North Korea is one of the most underdeveloped countries in the world in terms of statistic data. It publishes very limited economic statistics, and while the outside world may provide estimates of GDP and other statistics, the reliability of these estimates is often questioned due to the lack of raw data. Therefore, recent attempts have been made to analyze the North Korean economy using satellite data.
This study makes a new contribution to the literature on North Korea’s economy using satellite data in two ways. First is the object of the study. Existing studies utilizing satellite data usually analyze at the regional and national levels. Considering the importance of enterprises and the abundance of satellite data and spatial information on enterprises, this study uses satellite data on 179 major enterprises in North Korea to create indicators to measure corporate activities, which are then aggregated at the sub-industry level to create industry indicators. In North Korea, microdata at the firm level is almost non-existent except for the database on frequency of news reports. Industry level statistics are also limited to Bank of Korea’s estimates on GDP by high-level industry classification, namely light and heavy chemical industries for manufacturing, and output of a few items, making it difficult to analyze detailed industries. This study utilizes satellite data on major North Korean companies to generate firm-level indicators of entrepreneurial activity, which are then aggregated at the industry subcategory level to generate industry-level indicators for 41 industries.

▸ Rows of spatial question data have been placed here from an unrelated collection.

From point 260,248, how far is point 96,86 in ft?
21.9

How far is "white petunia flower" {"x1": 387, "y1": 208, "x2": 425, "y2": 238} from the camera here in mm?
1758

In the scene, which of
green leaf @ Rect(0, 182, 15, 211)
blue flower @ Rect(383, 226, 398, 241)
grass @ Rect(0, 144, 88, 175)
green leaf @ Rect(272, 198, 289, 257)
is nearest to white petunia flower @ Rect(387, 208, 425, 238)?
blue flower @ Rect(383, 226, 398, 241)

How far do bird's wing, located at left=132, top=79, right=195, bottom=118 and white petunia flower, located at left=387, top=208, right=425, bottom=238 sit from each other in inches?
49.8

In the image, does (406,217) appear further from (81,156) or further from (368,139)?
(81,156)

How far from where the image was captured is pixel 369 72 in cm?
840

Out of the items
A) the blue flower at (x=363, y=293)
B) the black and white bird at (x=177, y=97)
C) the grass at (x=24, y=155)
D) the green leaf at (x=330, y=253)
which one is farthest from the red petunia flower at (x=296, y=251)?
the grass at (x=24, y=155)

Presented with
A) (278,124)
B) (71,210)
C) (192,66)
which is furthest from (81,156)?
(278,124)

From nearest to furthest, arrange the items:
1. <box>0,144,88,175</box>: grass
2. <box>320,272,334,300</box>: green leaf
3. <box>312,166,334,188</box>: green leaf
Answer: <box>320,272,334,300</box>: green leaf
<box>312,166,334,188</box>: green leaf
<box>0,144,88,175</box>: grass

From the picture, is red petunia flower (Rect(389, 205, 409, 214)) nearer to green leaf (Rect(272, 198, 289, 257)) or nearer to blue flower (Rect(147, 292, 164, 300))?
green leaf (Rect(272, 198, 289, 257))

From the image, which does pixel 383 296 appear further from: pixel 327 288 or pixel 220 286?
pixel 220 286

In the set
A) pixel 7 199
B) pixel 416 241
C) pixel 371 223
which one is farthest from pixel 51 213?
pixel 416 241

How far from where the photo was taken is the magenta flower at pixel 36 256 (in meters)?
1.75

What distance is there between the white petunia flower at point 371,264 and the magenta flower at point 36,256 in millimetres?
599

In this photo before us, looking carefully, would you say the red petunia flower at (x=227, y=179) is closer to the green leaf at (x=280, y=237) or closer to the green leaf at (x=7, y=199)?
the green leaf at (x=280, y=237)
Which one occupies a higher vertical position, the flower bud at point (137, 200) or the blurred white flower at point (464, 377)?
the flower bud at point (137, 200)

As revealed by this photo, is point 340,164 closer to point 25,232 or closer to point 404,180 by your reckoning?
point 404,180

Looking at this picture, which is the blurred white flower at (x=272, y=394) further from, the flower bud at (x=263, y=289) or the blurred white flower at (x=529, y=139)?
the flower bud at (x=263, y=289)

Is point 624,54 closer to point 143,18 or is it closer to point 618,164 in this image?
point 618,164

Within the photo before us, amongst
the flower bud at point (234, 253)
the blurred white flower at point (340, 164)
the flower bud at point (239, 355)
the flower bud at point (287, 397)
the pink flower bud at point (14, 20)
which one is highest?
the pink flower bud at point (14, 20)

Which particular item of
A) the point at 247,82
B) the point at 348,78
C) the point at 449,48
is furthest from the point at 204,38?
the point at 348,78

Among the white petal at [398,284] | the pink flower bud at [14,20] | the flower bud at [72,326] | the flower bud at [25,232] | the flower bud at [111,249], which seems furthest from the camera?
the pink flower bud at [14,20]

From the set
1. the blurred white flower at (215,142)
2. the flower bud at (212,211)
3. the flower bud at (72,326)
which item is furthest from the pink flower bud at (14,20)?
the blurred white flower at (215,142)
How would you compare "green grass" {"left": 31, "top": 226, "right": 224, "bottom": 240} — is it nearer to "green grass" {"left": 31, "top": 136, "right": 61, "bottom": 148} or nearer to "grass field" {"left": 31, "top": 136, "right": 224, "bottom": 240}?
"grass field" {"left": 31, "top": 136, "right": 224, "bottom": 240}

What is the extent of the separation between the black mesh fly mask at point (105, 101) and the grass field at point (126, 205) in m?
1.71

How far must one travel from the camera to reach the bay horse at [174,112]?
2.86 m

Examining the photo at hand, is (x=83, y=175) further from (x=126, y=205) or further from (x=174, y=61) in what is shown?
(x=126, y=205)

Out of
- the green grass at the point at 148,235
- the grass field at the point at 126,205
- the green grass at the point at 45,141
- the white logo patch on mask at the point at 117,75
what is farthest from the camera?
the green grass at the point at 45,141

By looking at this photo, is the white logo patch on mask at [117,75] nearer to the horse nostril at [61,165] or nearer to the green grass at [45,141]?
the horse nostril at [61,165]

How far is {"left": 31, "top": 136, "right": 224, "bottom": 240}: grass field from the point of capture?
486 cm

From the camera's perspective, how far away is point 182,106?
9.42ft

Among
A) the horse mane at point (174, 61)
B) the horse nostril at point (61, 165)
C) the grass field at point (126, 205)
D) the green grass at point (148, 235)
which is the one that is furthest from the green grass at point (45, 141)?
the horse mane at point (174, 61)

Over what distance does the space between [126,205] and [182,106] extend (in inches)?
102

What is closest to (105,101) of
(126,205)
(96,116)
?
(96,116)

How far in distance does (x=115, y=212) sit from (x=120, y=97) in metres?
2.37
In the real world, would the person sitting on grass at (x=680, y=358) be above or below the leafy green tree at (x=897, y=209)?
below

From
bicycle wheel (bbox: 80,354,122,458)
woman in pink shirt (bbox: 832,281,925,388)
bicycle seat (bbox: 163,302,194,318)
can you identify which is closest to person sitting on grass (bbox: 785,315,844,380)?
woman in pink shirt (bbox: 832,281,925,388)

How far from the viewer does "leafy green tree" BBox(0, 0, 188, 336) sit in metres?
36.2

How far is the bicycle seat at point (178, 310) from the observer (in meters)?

Second, this study utilizes new satellite data. Previously, most of the satellite data used to observe North Korea’s economy were based on nighttime light levels. This is because nighttime illumination is widely used and reliable as an indicator of income level in the field of economics due to the close correlation between electricity consumption and economic activity. However, the usefulness and reliability of nighttime light has been questioned in North Korea’s unique economic environment. This is because nighttime light observations are made around 1 a.m., when economic activity in North Korea is unlikely to be active, and electricity consumption may not necessarily reflect economic demand when considering the authorities’ monopoly on electricity distribution.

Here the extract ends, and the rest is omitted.